#### Study text
Degradation of antibiotics using BiVO₄/ZnO photocatalysts: effect of composition on photocatalytic performance

Heterogeneous photocatalysis has demonstrated efficacy for the removal of toxic organic pollutants using semiconductor oxides. Microwave-assisted synthesis is a very attractive method for the fabrication of photocatalysts since microwave irradiation interacts directly with the solvent molecules due to its dielectric properties, and a uniform and rapid heating can be achieved. IIn this work, BiVO_₄, ZnO, and BiVO_₄/ZnO heterojunctions with different BiVO_₄ loadings (20BVZO, 50BVZO, and 80BVZO, corresponding to 20%, 50%, and 80% BiVO_₄, respectively) were synthesized via a microwave-assisted method without any subsequent high-temperature calcination. It was confirmed by X-ray diffraction (XRD) analysis that the crystal structures obtained were monoclinic scheelite for BiVO₄ and hexagonal wurtzite for ZnO. Ultraviolet–visible spectroscopy technique was performed to determine the bandgap of the materials: 2.29–3.16 eV. Surface area analysis of the samples was performed to determine the surface measurements of the materials. The specific surface area of the ZnO, BiVO₄, 20BVZO, 50BVZO, and 80BVZO samples was found to be 8.53, 0.72, 7.99, 5.91, and 3.59 m²/g, respectively. To complement the structural information, a Raman spectroscopy analysis was performed. The morphological analysis was carried out to determine the particle size and the distribution of particles. The photocatalytic activity of BiVO₄/ZnO compounds in comparison with bare BiVO₄ and pristine ZnO was tested for the degradation of methylene blue (MB), tetracycline hydrochloride (TC), and ciprofloxacin (CIP). The 20BVZO sample revealed enhanced photocatalytic performance (64.43%) among other compounds for tetracycline hydrochloride (TC) photodegradation with a photocatalyst dosage of 0.3 g/L.

#### What you need to do
In the text on BiVO₄/ZnO photocatalysts, which substances were the samples tested on for degradation? List every one.

#### Data extract
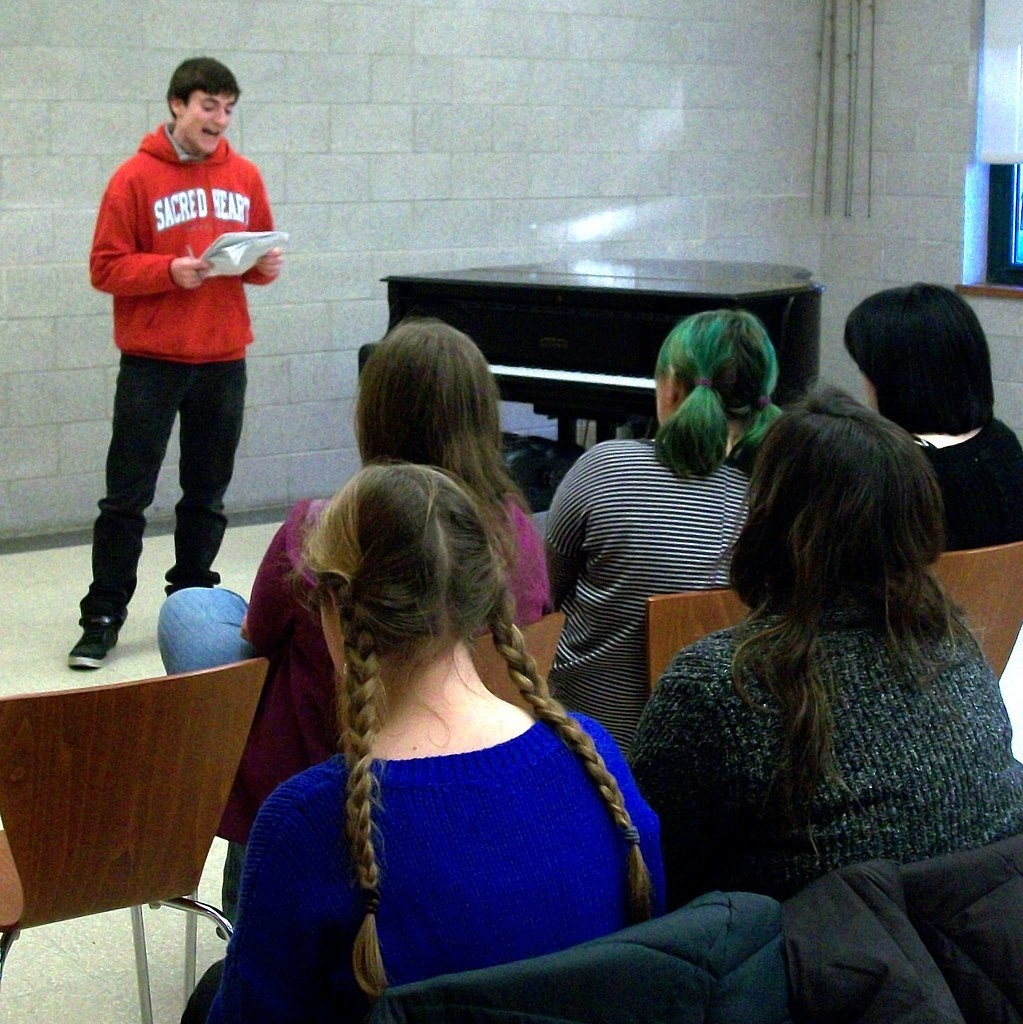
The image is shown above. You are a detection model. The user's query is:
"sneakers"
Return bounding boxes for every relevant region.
[68,620,118,669]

#### Expected output
Methylene blue (MB), tetracycline hydrochloride (TC), and ciprofloxacin (CIP).